Example: Suppose X = {1,2,3,4,5}, and X1 = {1,2,3,4} X2 = {1,3,4}  X3={1,3,5}, X4 = {2,5}

Then we can set each Xi‘ to be = Xi, except X3‘ where we’ll add the element 2.  This gives us the arrangement:

rooted-tree-storage-assignment

 

The way to think of the X1 is as “required elements along a path from the root”, and the Xi‘ is as “the actual elements along the path from the root”.

But the paper from Gavril that has the reduction gives what I think is the better definition:

Gavril’s Definition: (He calls this problem “Augmented directed tree arrangement”) Given a bipartite graph B, whose vertices can be split into two sets X and Y, and an integer K, can we add K or less edges to B to form a new bipartite graph such that:

  • The elements in X can be arranged as a directed tree
  • For each subset (I think- it’s not entirely clear whether this is a subset or just a single vertex) S of Y, the vertices in X that are adjacent to S can be arranged to form a directed path in the directed tree of X.

I like this better because you can see that the vertices that need to be in order in the tree  are “pointed to” by edges from Y.  The extra edges that you get in Xi‘ are created by adding more edges between X and Y.

Example: The example above would be represented by the following bipartite graph:

rooted-tree-storage-assignment2

Notice how the vertices from X are arranged to almost form a directed path with no gaps, but we need to add an edge from X2 to Y3 to fix the arrangement.

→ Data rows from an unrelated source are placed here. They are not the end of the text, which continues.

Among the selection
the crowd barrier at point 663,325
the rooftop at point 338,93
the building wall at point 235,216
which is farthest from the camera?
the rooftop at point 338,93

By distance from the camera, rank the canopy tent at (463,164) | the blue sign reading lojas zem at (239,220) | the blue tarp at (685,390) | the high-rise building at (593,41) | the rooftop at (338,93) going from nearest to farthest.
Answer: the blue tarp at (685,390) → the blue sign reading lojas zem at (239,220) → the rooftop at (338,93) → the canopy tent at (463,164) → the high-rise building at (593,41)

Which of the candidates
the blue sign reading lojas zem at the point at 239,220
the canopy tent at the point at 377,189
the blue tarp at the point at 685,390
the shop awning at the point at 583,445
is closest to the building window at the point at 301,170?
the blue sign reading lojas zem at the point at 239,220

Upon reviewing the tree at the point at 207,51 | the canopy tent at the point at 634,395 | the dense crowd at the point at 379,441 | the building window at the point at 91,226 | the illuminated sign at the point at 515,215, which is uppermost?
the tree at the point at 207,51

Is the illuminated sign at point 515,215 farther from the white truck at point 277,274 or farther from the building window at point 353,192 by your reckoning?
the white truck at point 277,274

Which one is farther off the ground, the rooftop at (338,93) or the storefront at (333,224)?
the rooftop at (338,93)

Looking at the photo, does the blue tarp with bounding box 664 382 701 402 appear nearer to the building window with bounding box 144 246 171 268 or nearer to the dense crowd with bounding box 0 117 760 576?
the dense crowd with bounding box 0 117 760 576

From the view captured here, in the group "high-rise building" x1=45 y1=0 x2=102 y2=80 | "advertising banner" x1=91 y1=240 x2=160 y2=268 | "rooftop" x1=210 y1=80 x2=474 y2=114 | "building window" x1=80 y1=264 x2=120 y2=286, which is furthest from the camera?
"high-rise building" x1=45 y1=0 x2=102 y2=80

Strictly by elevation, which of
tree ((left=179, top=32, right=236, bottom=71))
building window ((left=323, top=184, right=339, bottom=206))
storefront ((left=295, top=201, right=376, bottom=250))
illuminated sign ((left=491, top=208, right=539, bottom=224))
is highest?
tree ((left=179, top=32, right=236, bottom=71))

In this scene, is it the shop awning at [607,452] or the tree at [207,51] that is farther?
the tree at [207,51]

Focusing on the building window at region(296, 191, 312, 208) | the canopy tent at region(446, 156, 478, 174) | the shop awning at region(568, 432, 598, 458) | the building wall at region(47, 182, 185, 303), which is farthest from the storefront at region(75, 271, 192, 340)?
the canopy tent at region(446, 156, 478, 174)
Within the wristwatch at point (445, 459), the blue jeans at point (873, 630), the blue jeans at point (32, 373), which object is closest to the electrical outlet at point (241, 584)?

Reduction: The Gavril paper uses Rooted Tree Arrangement.  So we’re given a graph G=(V,E) and an integer K.  Our bipartite graph will have X=V, and Y=E, and each vertex in Y will connect to the 2 vertices in X that correspond to the endpoints of the edge in G. K’ = K-|E|.

If you’re worried- like I was- that this might possibly make K’ negative, keep in mind that the K for the Rooted Tree Arrangement Problem was the sum of the paths between pairs of vertices in G that are connected by an edge.  So for K to be meaningful it has to be ≥ E.

If we have a solution for the Rooted Tree Arrangement problem, then we have a path between all pairs of vertices connected by an edge in E.  So, for each vertex in Y, look at the path in the solution. If the path goes through additional vertices besides the endpoints of the edge, add an edge to our bipartite graph from the vertex in Y to the vertex passed through in X.  In doing so, we will add at most K-|E| edges to the bipartite graph, and can use the arrangement that is a solution to the Storage Assignment problem.

If we have a solution to the Storage Assignment problem, the edges that were added to the bipartite graph mark the vertices traveled along a path that solves the Rooted Tree Arrangement problem, and so tells us how to build a satisfying arrangement.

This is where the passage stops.